Examining Residuals
The following diagram shows the important parts of a least-squares regression.
The regression line is fit through the observed data points so that it:
passes through the mean X-variable value and the mean Y-variable value, and
minimizes the overall variable from the line to the observed data points (when this is measured vertically).
How good is the fit of a line? There are two types of measures.

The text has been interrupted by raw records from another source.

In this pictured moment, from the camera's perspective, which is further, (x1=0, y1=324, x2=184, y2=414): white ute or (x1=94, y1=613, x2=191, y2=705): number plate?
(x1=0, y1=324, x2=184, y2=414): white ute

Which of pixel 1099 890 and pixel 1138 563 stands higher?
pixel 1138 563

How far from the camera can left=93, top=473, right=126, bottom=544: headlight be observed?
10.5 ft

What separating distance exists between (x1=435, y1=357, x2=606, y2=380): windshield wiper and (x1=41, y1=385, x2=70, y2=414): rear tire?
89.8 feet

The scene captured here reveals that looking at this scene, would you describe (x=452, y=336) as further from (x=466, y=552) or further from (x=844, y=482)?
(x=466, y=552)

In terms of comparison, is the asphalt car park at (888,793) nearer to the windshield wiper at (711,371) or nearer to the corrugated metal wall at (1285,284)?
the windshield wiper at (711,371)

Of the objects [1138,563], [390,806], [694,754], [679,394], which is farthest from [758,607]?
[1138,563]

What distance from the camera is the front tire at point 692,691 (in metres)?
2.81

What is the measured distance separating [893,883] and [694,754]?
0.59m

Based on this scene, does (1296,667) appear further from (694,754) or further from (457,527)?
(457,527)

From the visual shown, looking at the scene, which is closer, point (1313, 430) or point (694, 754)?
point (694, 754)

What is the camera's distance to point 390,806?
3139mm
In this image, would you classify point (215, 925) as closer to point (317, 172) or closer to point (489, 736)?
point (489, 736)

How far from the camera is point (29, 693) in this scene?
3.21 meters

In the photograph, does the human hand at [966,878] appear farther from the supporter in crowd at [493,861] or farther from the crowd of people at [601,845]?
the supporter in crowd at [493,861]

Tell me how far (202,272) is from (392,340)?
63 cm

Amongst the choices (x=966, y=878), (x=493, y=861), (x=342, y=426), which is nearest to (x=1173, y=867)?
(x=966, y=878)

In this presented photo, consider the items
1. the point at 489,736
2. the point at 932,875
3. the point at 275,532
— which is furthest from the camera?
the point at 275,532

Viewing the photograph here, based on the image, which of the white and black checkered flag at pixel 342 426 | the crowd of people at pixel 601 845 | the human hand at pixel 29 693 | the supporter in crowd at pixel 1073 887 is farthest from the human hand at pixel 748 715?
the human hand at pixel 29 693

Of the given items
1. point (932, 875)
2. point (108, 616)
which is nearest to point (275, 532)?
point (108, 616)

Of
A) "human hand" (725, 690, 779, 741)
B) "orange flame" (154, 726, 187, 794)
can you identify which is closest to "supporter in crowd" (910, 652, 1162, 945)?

Probably the most common measure of fit is based on the product-moment correlation coefficient (identified as the r value). The value of r varies from positive one to negative one. When r is negative, the line goes downward to the right. When the correlation coefficient is squared, you get a term called the "coefficient of determination." This value tells you the percentage of the variation in the Y-variable values from the mean that is explained in terms of the regression relationship. That is, the amount of variation from the mean that is accommodated by the predicted values of each variable.
The other measure of the quality of the fit line is given by the PROB>F value. This probability helps you determine whether the correlation was produced by chance alone. It takes into consideration how many observations have gone into the calculation. If a small probability value is produced (0.05 or smaller), it indicates that you can have confidence in the correlation value. For example, you may have a small correlation value, but if it is based on many observations, it could be a reliable indication of the relationship between the two variables. It means, in this example, that only part of the variation is explained by the regression relationship.
You can not rely completely on calculated values of rand PROB>F to determine how well the line fits the data. It is equally important to examine a plot of the residual variation. This "residual" variation is the variation from the mean that is not accounted for by the regression.
Four cases have been devised (Anscombe, F. J. 1973. Graphs in Statistical Analysis, Am. Statistician 27: 17-21) that show some of the classical problems of fitting data by least-squares techniques. While the problems in these examples will be obvious, don't be mislead. The same sorts of situations can occur in your data but they many not be seen as clearly.
The four sets of Anscombe data are particularly fascinating because all of the sets have identical properties according to their descriptive statistics and measures of fit with least-squares procedures.
ANSCOMBE MODEL COEFFICIENT r PROBF
CASE a b SQUARE
Residual var. Yl=a+b*Xl 3.0 0.5 0.667 0.0022
Specif. Err. Y2=a+b*Xl 3.0 0.5 0.667 0.0022
Outlier Y3=a+b*Xl 3.0 0.5 0.667 0.0022
High-leverage Y4=a+b*X4 3.0 0.5 0.667 0.0022
The four cases are plotted on the following pages with their line of best fit and residuals. Note the following characteristics of the fits.
Residual variation. This curve is what you would expect. Variation from the curve is randomly arranged about the regression line. This is an acceptable least-squares fit.
Specification error. Clearly, a simple smooth curve would better fit these data then the straight line that has been used.
Outlier. If you could ignore the data point at X=13, a straight line would go right through the data points. Note how strongly this one data value influences the trend of the line.
High-leverage point. All of the X values are the same except for one. Yet this one point has completely shifted the direction of the least-squares line.
Corrective actions may sometimes be taken in cases where there is a clear distortion of the intent of the fit. Note that the Anscombe cases are extreme examples. The more usual situation is to have some intermediate condition. As a result, the influence of possible distorting conditions still exists, although it will be less apparent than in these examples. It is strongly suggested that you carefully examine the residuals from your regression analyses to see if there are major problems and sometimes to get hint of possible corrective actions. In your work with regressions, make sure that you always plot the residuals and examine their pattern for the following conditions.
If the least-squares fit is "ideal" the residuals are normally distributed across the plot with a mean value of zero. In this case you need not look any further.
If a few of the residual values are much larger in magnitude than all the other, you have an indication of outliers. You must decide whether you want to keep these outliers in your analysis or not. Often, you will want to produce two analyses; one with the outliers and the other without them. This will help you interpret the differences.
A curved relationship may be shown on your residuals plot. This indicates that a non-linear relationship (called a "specification error" in the Anscombe cases) exists in your data. To correct this, you might first try transforming they variable values by taking the log of each Y value. Additionally, you might similarly transform the X-variable values or add an additional X term, such as an Xsquared value for each observation. An example of this procedure are given later (page 191).
You might have a progressive change in the variability of the residuals. This would appear as a triangle of values. It may be useful to transform your Yvalues by taking their log values.
A skewed (or other non-normal) distribution of the residual values may appear in your residual plot. This may also be helped by using a log transformation of your Y -variable values.